(EXCERPTED TEXT)

I'm embarrassed that it took so long to figure out how to enter [ESC]$B.
Using vi, I knew I had to use Ctrl+V, but I didn't realize I actually
had to press the Esc key :-) .
I thank era eriksson, Satoru Manita, and Philip Guenther for their
kindness and patience.
* ^[\$B (entered with vi by Ctrl+V,Esc,\,$,B)
does a fine job of finding all posts containing Japanese, with one
exception. Posts from people using the AOL 4.0 mailer seem to have
Japanese coded in a completely different way. No Esc at all. What I
see is mostly pairs of characters separated by "^" -- I'm guessing this
is Ctrl. The first character of each pair is a capital letter (very
often "A") with some diacritic, e.g, circumflex, acute, grave. The
second character can be anything, it seems. I can't show you the
diacritics, but a typical line is
^At^AI^Ie^I^C^AA^N1/4^AI^AR^A}^A^Ah and so on
(the "1/4" is a single character)
I think I could find this stuff by searching on [Ctrl] plus, say
capital A with a circumflex accent (I believe this is character code
194, right?), or capital A with an acute accent (code 193?). How can I
put these in a recipe? Or could I use weighted scoring and look for
many [Ctrl]? Is it possible to use vi to enter just a [Ctrl] in the
recipe, and then count them?
* -1^0
* 1^1 [Ctrl] plus A with a circumflex accent
* -5^0
* 1^1 [Ctrl]
are the kind of things I'm thinking of.
With Philip Guenther's help I've relearned some basic weighted scoring,
even though I didn't need it to find [ESC]$B.. Sorry for the dumb
questions.
Dick Moores rdm(_at_)netcom(_dot_)com

(INFORMATION SUPPLIED)
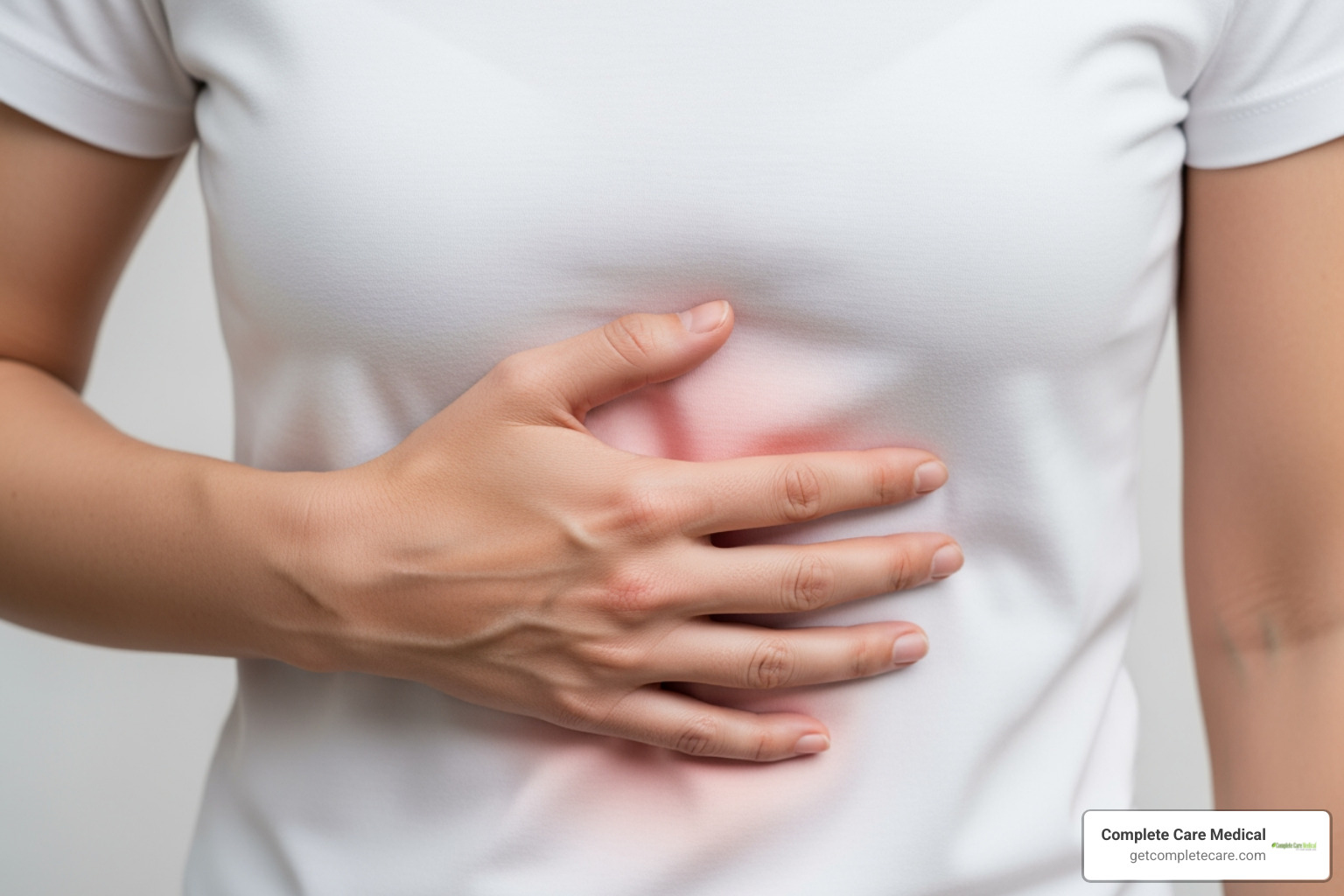 physiological effects of stress on the body, including increased heart rate, high cortisol, inflammation, and weakened immune function - Mind-Body Connection: How Stress Affects Recovery and Health Outcomes, Introduce relaxation tips, mindfulness, etc. physiological effects of stress on the body, including increased heart rate, high cortisol, inflammation, and weakened immune function - Mind-Body Connection: How Stress Affects Recovery and Health Outcomes, Introduce relaxation tips, mindfulness, etc.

(WORK TO COMPLETE)
a: Answer these about the forum post on finding Japanese posts:
(i) What key sequence enters ^[\$B in vi?
(ii) Posts from which mailer code Japanese with no Esc at all?
(iii) Which character code does the writer believe belongs to capital A with a circumflex accent?
b: In the forum post on finding Japanese posts, copy everything from "I think I could" down to "then count them?".

(ANSWERS TO THE EXERCISES)
a:
(i) Ctrl+V, Esc, \, $, B
(ii) The AOL 4.0 mailer
(iii) 194

b:
I think I could find this stuff by searching on [Ctrl] plus, say
capital A with a circumflex accent (I believe this is character code
194, right?), or capital A with an acute accent (code 193?). How can I
put these in a recipe? Or could I use weighted scoring and look for
many [Ctrl]? Is it possible to use vi to enter just a [Ctrl] in the
recipe, and then count them?